Running vg index to generate the gcsa index results in very large tmp files (>2Tb) and practically does not finish.

I am not sure where to start digging at the moment. I am trying to index the seqwish output now directly.

Bests, F

ekg commented 4 years ago

Yes, that makes sense. I think you're probably running across a lot of bubbles during the kmer generation. This is the basic flaw of the GCSA2 indexing strategy, at least as it's currently implemented. (We might simplify things for ourselves by just indexing the actual paths directly rather than the graph and its implied recombinations..)

It's worth trying to get this to work though. Usually, by decreasing the graph complexity (with pruning) and/or reducing the GCSA2 index kmer size you can always build the index.

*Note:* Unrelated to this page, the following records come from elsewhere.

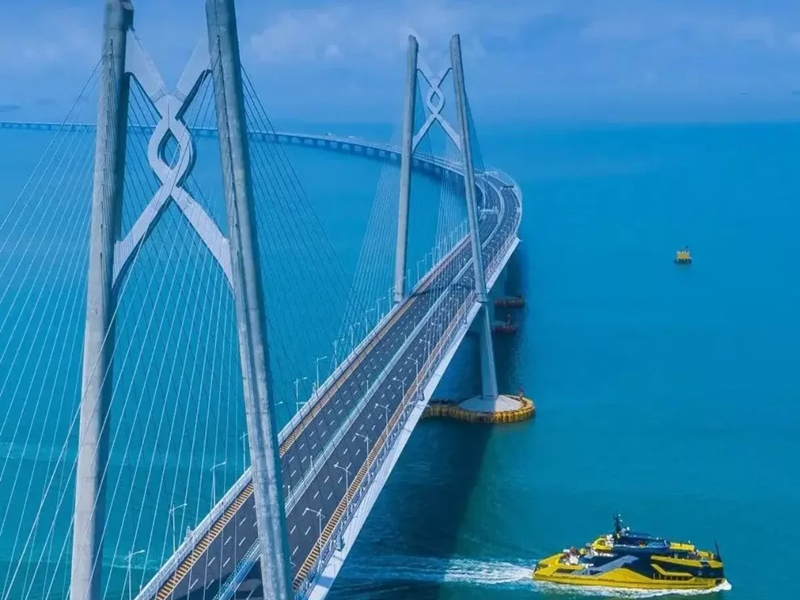 HÀ NỘI - NAM NINH - QUẢNG CHÂU - THÂM QUYẾN - HÀ NỘI 4N3Đ (Mã tour: NNHANTQNN-CT02)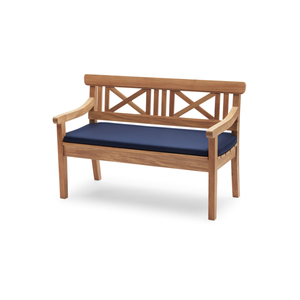 Drachmann Bench Cushion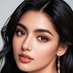 Noor💞 (@excelforu) Twitter profile photo Noor💞 (@excelforu) Twitter profile photo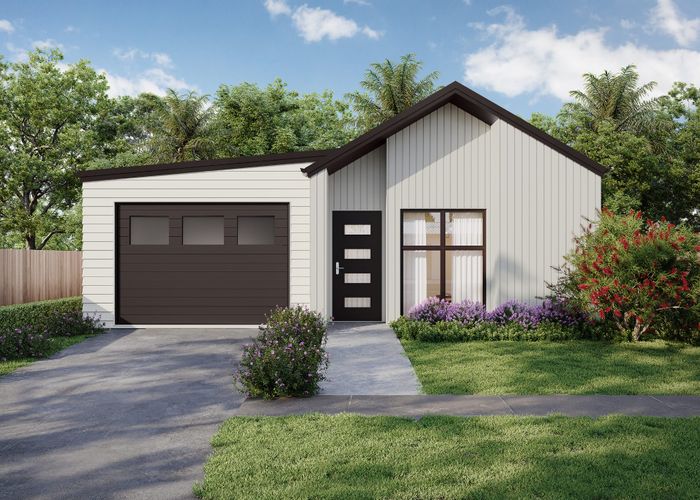  at 3-24 Te Ara o Wai Marama, Wainuiomata, Lower Hutt, Wellington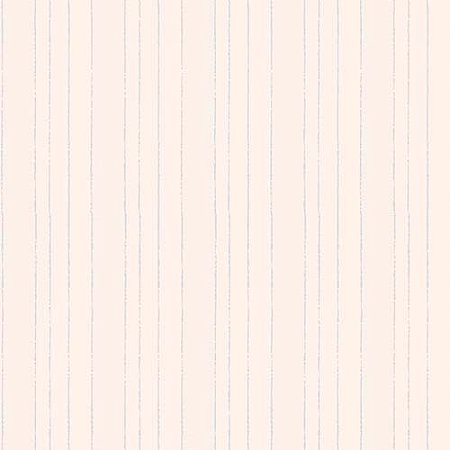 Papel de parede Weekend WE66245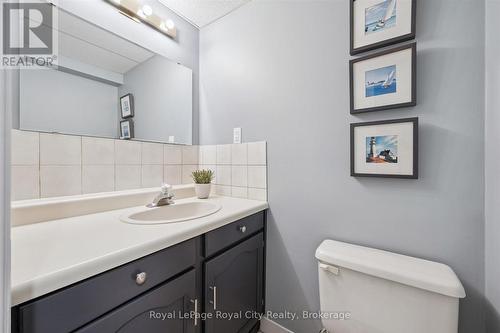 47 Caledonia Street, Guelph (Dovercliffe Park/Old University), ON 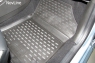 Коврики в салон для BYD F0 2007-...г.в.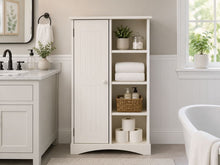 Load image into Gallery viewer, Pine Creek Clark Storage Unit
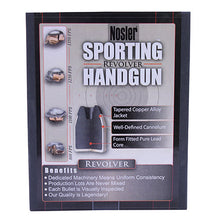 Load image into Gallery viewer, 45 Colt 250gr Jhp (100 Ct)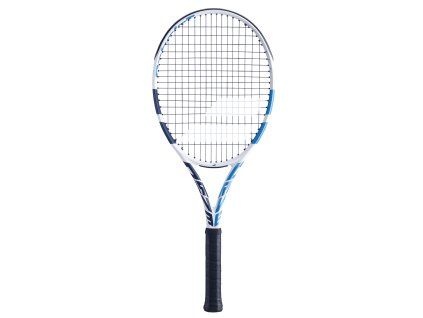 EVO DRIVE WHITE STRUNG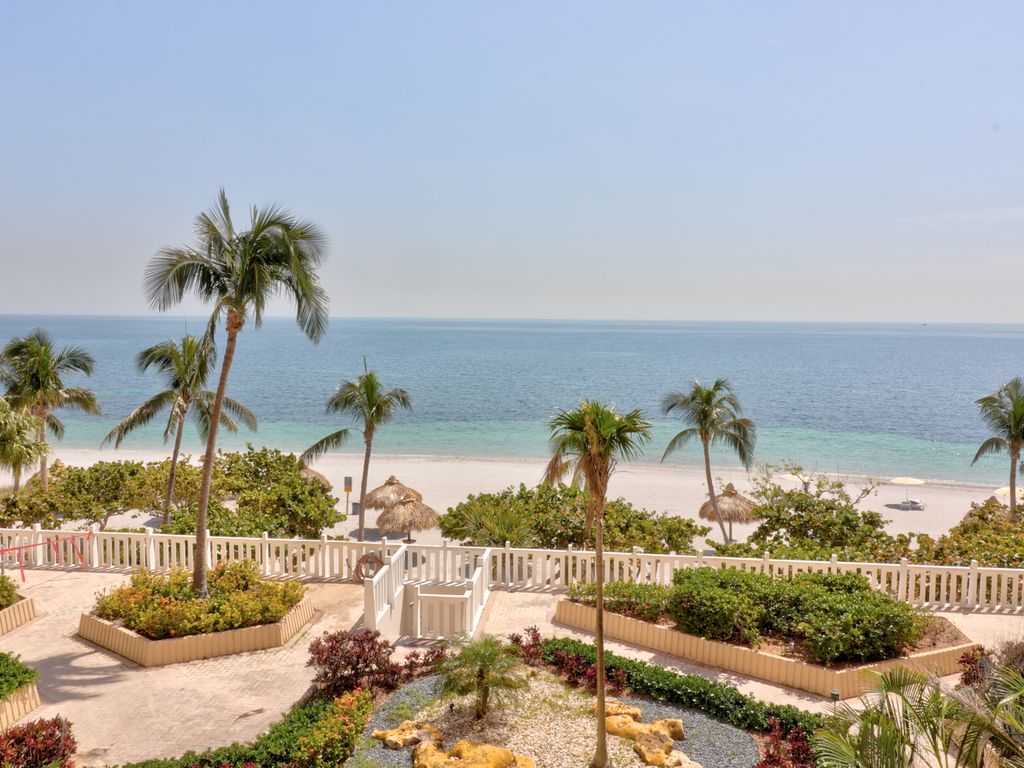Great_Prop_Intl's tweet photo. Looking to rent in Key Biscayne? Take a look at all the inventory available both in Condos and Single Family Homes with Great Properties Intl https://t.co/b5cpQWLgNM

I think you may need to use vg prune -u, to "unfold" the reference paths in bubbles to decrease the overall complexity of the graph. @jltsiren would know

I would also just try to index with a much smaller kmer size for the GCSA2 index. For instance:

vg index -x g.xg -g g.gcsa -k 11 -X 2

This would result in a 11 * 2^2 = 44 mer index. This should be faster to make. It'll be slightly worse for mapping, but not too much worse. Remember that these are just seeds for the mapping.

jltsiren commented 4 years ago

This looks like the "small graph with many paths" scenario in the wiki. vg prune -u should work here.

The vg prune -r approach is only appropriate for reference+VCF graphs. It first removes complex graph regions and then restores all nodes and edges used by paths. If the graph is based on multiple sequence alignment, vg prune -r probably won't do anything.